WTC11 iPSCs were directed towards an endothelial cell (EC) lineage by the addition of E8 media supplemented with BMP4 (5 ng/ml) and Activin A (25 ng/ml) for 48 hours followed by E7BVi media, consisting of E6 medium supplemented with bFGF (50 ng/ml), VEGF-A (50 ng/ml), BMP4 (50 ng/ml) and a TGFβ inhibitor, SB431542, (5 μM) for 72 hours. After 5 days of successive media changes, ECs were split and plated at high density in EGM media (Lonza, CC-3162) on tissue culture flasks coated with fibronectin (1:100, Sigma Aldrich F0895). On day 8, all cells were cryo-preserved and a fraction of ECs were assayed for >95% purity by flow cytometry using antibodies against mature EC markers CD31 and CDH5.
Mixed cultures of induced pluripotent stem cell derived cardiomyocytes (iPS-CMs), induced pluripotent stem cell derived endothelial cells (iPS-ECs), and induced pluripotent stem cell derived cardiac fibroblasts (iPS-CFs) were created by combining single cell suspensions of each cell types in a ratio of 60:30:10 CM:EC:CF at a density of 200,000 cells/mL. The mixed suspension was replated onto Matrigel-coated tissue culture plates 48 hours prior to infection at a density of 62,500 cells/cm2.

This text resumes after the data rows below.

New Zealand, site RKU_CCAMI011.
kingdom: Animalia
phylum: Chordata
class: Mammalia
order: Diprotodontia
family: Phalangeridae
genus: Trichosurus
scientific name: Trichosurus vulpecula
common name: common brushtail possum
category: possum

The WA-1 strain (BEI resources) of SARS-CoV-2 was used for all experiments. SARS-CoV-2 stocks were passaged in Vero cells (ATCC) and titer was determined via plaque assay on Vero cells as previously described (Honko et al ref). Briefly, virus was diluted 1:102-1:106 and incubated for 1 hour on Vero cells before an overlay of Avicel and complete DMEM (Sigma Aldrich, SLM-241) was added. After incubation at 37° C. for 72 hours, the overlay was removed and cells were fixed with 10% formalin, stained with crystal violet, and counted for plaque formation. SARS-CoV-2 infections of iPS-derived cardiac cells were done at a multiplicity of infection of 0.006 for 48 hours unless otherwise specified. For heat inactivation, SARS-CoV-2 stocks were incubated at 85° C. for 5 min.

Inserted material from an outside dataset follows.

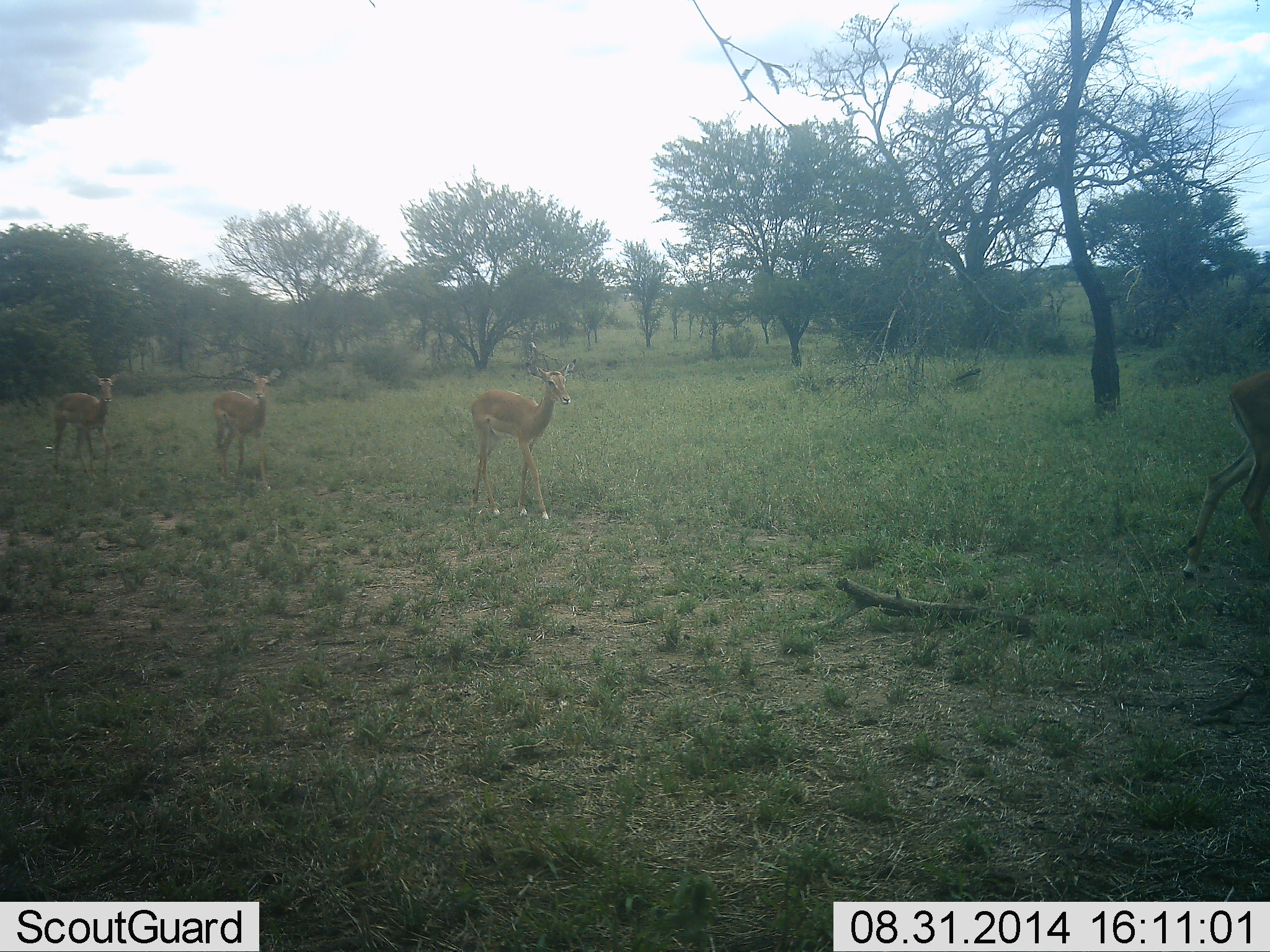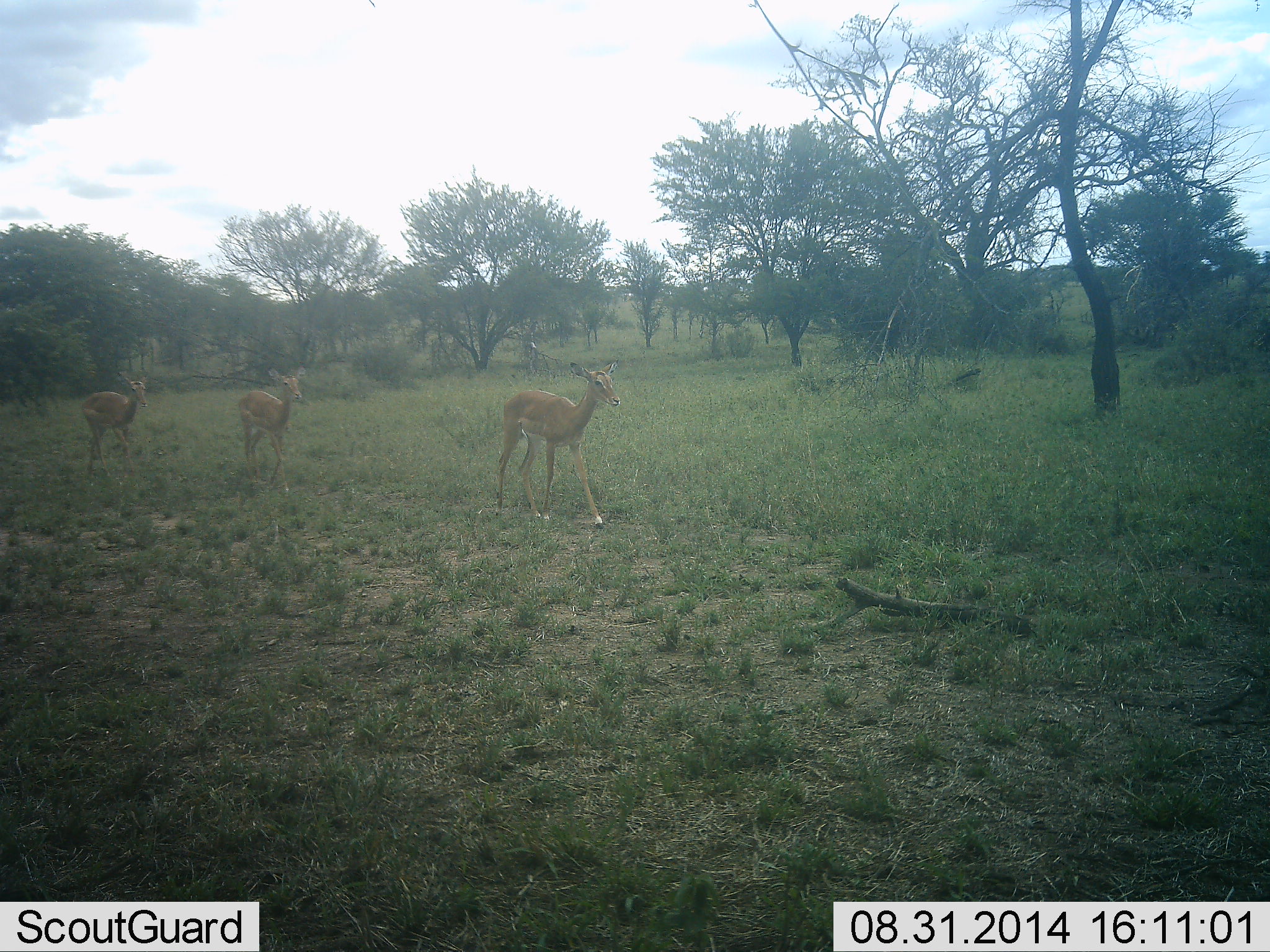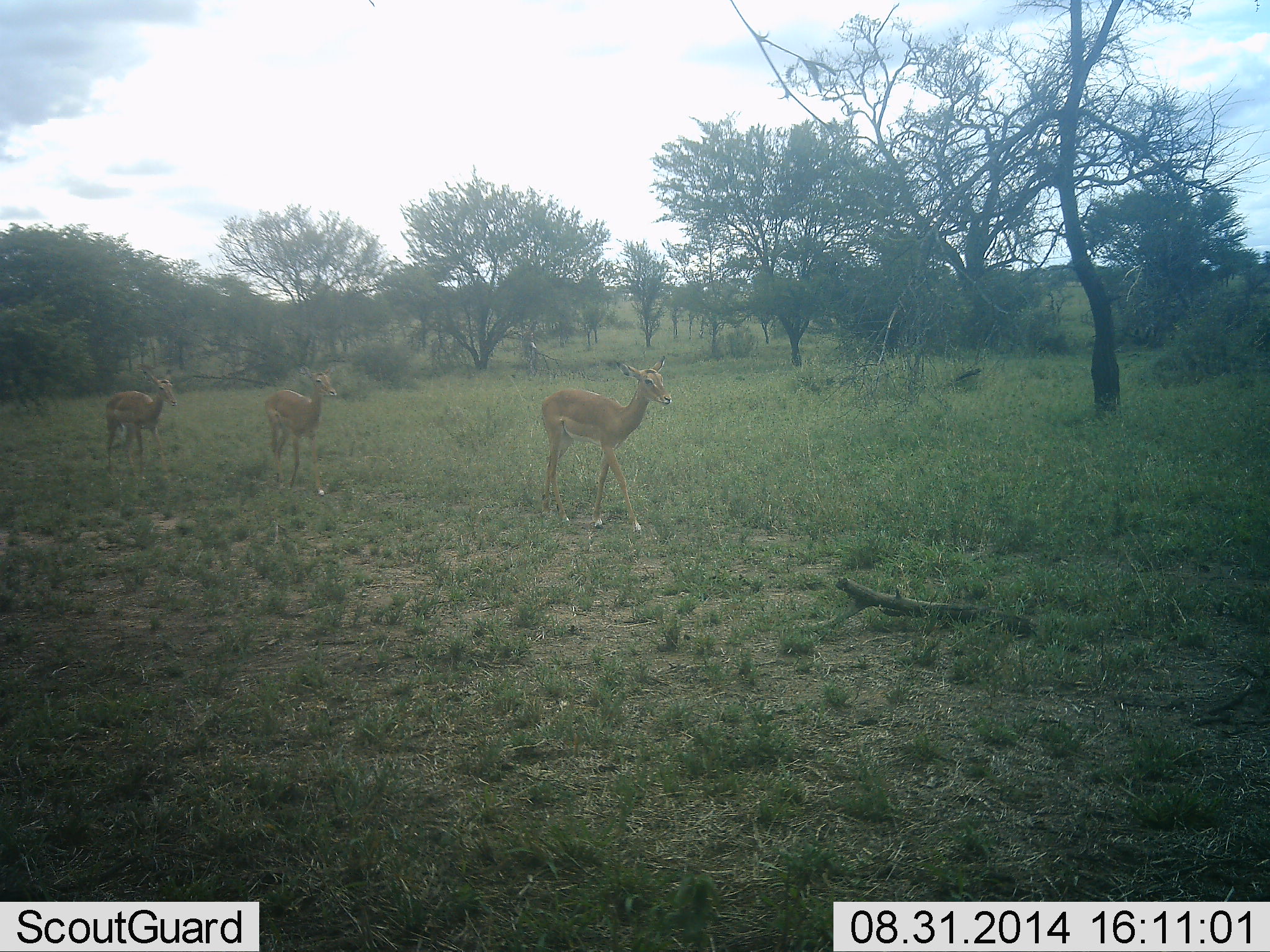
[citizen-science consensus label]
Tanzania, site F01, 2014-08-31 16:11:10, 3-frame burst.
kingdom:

Infected and mock-treated cell cultures were washed with Phosphate Buffered Solution (PBS) and fixed in 4% paraformaldehyde (PFA) overnight, followed by blocking and permeabilization with 0.1% Triton-X 100 (T8787, Sigma) and 5% BSA (A4503, Sigma) for one hour at RT. Antibody dilution buffer (Ab buffer) was comprised of PBS supplemented with 0.1% Triton-X 100 and 1% BSA. Samples were incubated with primary antibodies overnight at 4° C. (Table 1), followed by 3 washes with PBS and incubation with fluorescent-conjugated secondary antibodies at 1:250 in Ab buffer for 1 hour at room temperature (Table 1). For immunofluorescence staining, epitopes were retrieved through 35 min incubation at 95° C. in citrate solution (pH 6) or TE buffer (pH 9) and coverslips were mounted onto SuperFrost Slides (FisherBrand, 12-550-15) with ProLong Antifade mounting solution with DAPI (Invitrogen, P36931). Primary antibodies and nuclear stains were used as follows: J2 (Absolute Antibody Ab02199-2.0, 1:200), Spike (Ms, BEI Resources NR-616, 1:200), ACE2 (ProteinTech 21115-1-AP, 1:200), TNNT2 (Abcam ab45932, 1:400), ACTN2 (Sigma A7732, 1:200), PECAM-1 (Santa Cruz sc1506, 1:50), GFP (Abcam ab13970, 1:200), MTCO2 (Abcam ab110258, 1:200), Hoechst 33342 (ThermoFisher 62249, 1:10,000). Images were acquired with a Zeiss Axio Observer Z.1 Spinning Disk Confocal (Carl Zeiss) or with an ImageXpress Micro Confocal High-Content Imaging System (Molecular Devices) and processed using ZenBlue and ImageJ.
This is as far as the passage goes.